* Problem
Reproduce every entry below word for word, leaving out the pictures.

* Dataset excerpt
========

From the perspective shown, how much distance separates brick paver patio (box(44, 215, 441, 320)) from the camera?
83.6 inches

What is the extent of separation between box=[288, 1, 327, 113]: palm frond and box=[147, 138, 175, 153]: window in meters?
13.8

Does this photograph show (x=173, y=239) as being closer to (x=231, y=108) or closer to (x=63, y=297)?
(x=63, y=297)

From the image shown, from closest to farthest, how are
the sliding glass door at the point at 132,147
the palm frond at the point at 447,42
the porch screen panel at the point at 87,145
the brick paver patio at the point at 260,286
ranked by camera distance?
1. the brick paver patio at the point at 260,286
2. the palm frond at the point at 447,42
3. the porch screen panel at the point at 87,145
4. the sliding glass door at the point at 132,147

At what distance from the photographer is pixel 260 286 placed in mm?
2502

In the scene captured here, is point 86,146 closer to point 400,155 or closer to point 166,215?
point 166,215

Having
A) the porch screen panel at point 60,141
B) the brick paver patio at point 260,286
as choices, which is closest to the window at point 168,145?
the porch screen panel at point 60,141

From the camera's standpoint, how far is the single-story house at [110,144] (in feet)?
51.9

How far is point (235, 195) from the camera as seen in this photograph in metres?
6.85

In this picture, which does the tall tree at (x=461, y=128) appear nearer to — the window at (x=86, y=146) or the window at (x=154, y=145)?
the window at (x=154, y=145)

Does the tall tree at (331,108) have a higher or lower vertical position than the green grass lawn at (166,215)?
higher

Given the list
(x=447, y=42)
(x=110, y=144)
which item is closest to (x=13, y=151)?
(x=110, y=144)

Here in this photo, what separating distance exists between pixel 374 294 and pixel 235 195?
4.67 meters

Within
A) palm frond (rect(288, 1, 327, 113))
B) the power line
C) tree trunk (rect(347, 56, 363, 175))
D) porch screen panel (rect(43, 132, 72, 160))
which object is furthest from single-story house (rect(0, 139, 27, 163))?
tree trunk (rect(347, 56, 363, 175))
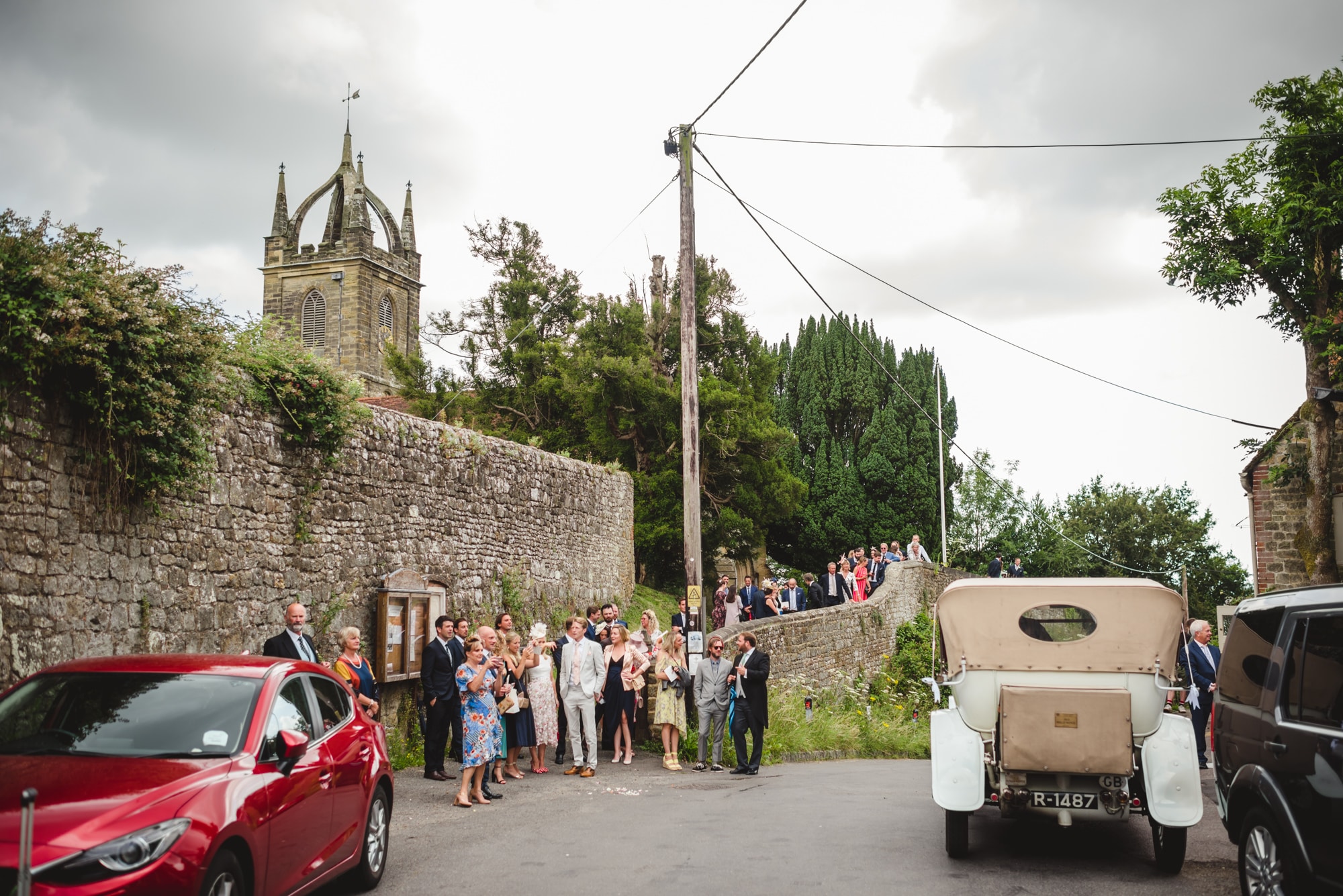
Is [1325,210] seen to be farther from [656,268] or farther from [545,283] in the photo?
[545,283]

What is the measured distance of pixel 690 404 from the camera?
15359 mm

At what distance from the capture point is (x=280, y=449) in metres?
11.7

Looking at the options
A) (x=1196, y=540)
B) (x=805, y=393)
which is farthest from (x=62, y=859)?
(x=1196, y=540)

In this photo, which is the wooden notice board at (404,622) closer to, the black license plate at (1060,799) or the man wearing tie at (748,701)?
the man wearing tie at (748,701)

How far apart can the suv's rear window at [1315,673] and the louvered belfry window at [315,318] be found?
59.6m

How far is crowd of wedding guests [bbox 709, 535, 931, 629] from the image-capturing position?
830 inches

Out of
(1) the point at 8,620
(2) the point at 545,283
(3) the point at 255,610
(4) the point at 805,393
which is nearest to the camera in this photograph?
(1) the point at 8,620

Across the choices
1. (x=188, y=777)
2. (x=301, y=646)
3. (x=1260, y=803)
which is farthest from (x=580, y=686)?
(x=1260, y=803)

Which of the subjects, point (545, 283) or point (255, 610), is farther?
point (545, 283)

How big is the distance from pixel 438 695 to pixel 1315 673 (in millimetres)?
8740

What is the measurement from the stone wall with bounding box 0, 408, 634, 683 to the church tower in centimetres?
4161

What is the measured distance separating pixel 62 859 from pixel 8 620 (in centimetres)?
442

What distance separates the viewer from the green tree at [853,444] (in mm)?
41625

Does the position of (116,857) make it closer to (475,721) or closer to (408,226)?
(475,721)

========

* Completed exercise
From the perspective shown, how much distance separates brick paver patio (box(44, 215, 441, 320)) from the camera?
83.6 inches

What is the extent of separation between box=[288, 1, 327, 113]: palm frond and box=[147, 138, 175, 153]: window in meters?
13.8

Does this photograph show (x=173, y=239) as being closer to (x=231, y=108) or closer to (x=63, y=297)?
(x=63, y=297)

From the image shown, from closest to farthest, how are
the sliding glass door at the point at 132,147
the palm frond at the point at 447,42
the porch screen panel at the point at 87,145
the brick paver patio at the point at 260,286
ranked by camera distance?
1. the brick paver patio at the point at 260,286
2. the palm frond at the point at 447,42
3. the porch screen panel at the point at 87,145
4. the sliding glass door at the point at 132,147

At what distance from the photographer is pixel 260 286 placed in mm?
2502

In the scene captured here, is point 86,146 closer to point 400,155 or closer to point 166,215?
point 166,215

Having
A) the porch screen panel at point 60,141
B) the brick paver patio at point 260,286
as choices, which is closest to the window at point 168,145?
the porch screen panel at point 60,141

From the camera's standpoint, how far is the single-story house at [110,144] (in feet)?
51.9

How far is point (235, 195) from the camera as seen in this photograph in metres?
6.85

In this picture, which does the tall tree at (x=461, y=128) appear nearer to — the window at (x=86, y=146) or the window at (x=154, y=145)?
the window at (x=154, y=145)

Does the tall tree at (331,108) have a higher or lower vertical position than the green grass lawn at (166,215)?
higher

Given the list
(x=447, y=42)
(x=110, y=144)
which item is closest to (x=13, y=151)?
(x=110, y=144)

Here in this photo, what separating distance exists between pixel 374 294 and pixel 235 195?
4.67 meters

Within
A) palm frond (rect(288, 1, 327, 113))
B) the power line
C) tree trunk (rect(347, 56, 363, 175))
D) porch screen panel (rect(43, 132, 72, 160))
which object is furthest from single-story house (rect(0, 139, 27, 163))?
tree trunk (rect(347, 56, 363, 175))
Is [1325,210] seen to be farther from [656,268] or farther from [545,283] in the photo?
[545,283]

What is the measured distance of pixel 690 404 from the camera?
15359 mm

At what distance from the capture point is (x=280, y=449) in metres?
11.7

Looking at the options
A) (x=1196, y=540)
B) (x=805, y=393)
which is farthest from (x=62, y=859)?
(x=1196, y=540)

In this photo, which is the wooden notice board at (404,622) closer to, the black license plate at (1060,799) or the man wearing tie at (748,701)?
the man wearing tie at (748,701)

How far apart can the suv's rear window at [1315,673] and the louvered belfry window at [315,318] be found?
59.6m

How far is crowd of wedding guests [bbox 709, 535, 931, 629] from the image-capturing position?
830 inches

Out of
(1) the point at 8,620
(2) the point at 545,283
(3) the point at 255,610
(4) the point at 805,393
which is nearest to the camera in this photograph?
(1) the point at 8,620

Across the choices
1. (x=188, y=777)
2. (x=301, y=646)
3. (x=1260, y=803)
which is farthest from (x=580, y=686)?
(x=1260, y=803)

Which of the subjects, point (545, 283) or point (255, 610), is farther?
point (545, 283)

How big is the distance from pixel 438 695 to pixel 1315 673 (in millimetres)?
8740

What is the measurement from the stone wall with bounding box 0, 408, 634, 683 to the church tower in centimetres?
4161

What is the measured distance separating pixel 62 859 from pixel 8 620 (in centimetres)?
442

What distance separates the viewer from the green tree at [853,444] (in mm)?
41625

Does the position of (116,857) make it closer to (475,721) or closer to (408,226)?
(475,721)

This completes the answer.